→ **Directions**:
Reproduce every entry below word for word, omitting the pictures.

→ **Given information**:
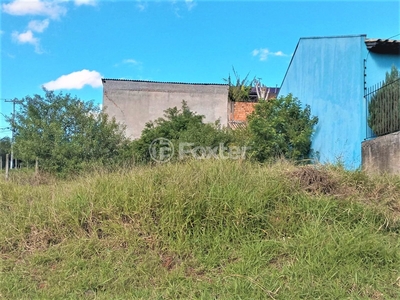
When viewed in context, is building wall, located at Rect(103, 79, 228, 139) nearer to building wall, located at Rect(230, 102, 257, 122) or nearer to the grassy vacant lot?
building wall, located at Rect(230, 102, 257, 122)

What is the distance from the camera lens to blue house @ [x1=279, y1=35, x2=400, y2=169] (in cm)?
742

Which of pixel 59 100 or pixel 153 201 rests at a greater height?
pixel 59 100

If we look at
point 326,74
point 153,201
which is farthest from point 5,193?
point 326,74

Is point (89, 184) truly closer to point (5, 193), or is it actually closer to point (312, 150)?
point (5, 193)

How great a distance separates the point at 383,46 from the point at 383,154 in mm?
3224

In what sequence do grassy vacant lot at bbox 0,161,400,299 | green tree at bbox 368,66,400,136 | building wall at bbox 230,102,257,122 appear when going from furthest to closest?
1. building wall at bbox 230,102,257,122
2. green tree at bbox 368,66,400,136
3. grassy vacant lot at bbox 0,161,400,299

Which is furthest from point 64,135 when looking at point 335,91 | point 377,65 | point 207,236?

→ **Solution to the exercise**:
When viewed in context, is building wall, located at Rect(103, 79, 228, 139) nearer to building wall, located at Rect(230, 102, 257, 122) or nearer to the grassy vacant lot?
building wall, located at Rect(230, 102, 257, 122)

What is the distance from the camera lens to blue house @ [x1=279, y1=35, x2=400, y2=169] (in cm)?
742

Which of pixel 59 100 or pixel 153 201 rests at a greater height?
pixel 59 100

If we look at
point 326,74
point 153,201
which is farthest from point 5,193?
point 326,74

Is point (89, 184) truly closer to point (5, 193), or is it actually closer to point (312, 150)?
point (5, 193)

How great a distance separates the point at 383,46 from the point at 383,154 in mm?
3224

In what sequence do grassy vacant lot at bbox 0,161,400,299 | green tree at bbox 368,66,400,136 | building wall at bbox 230,102,257,122 appear when going from furthest to closest?
1. building wall at bbox 230,102,257,122
2. green tree at bbox 368,66,400,136
3. grassy vacant lot at bbox 0,161,400,299

Which is furthest from point 64,135 when looking at point 335,91 | point 377,65 | point 207,236?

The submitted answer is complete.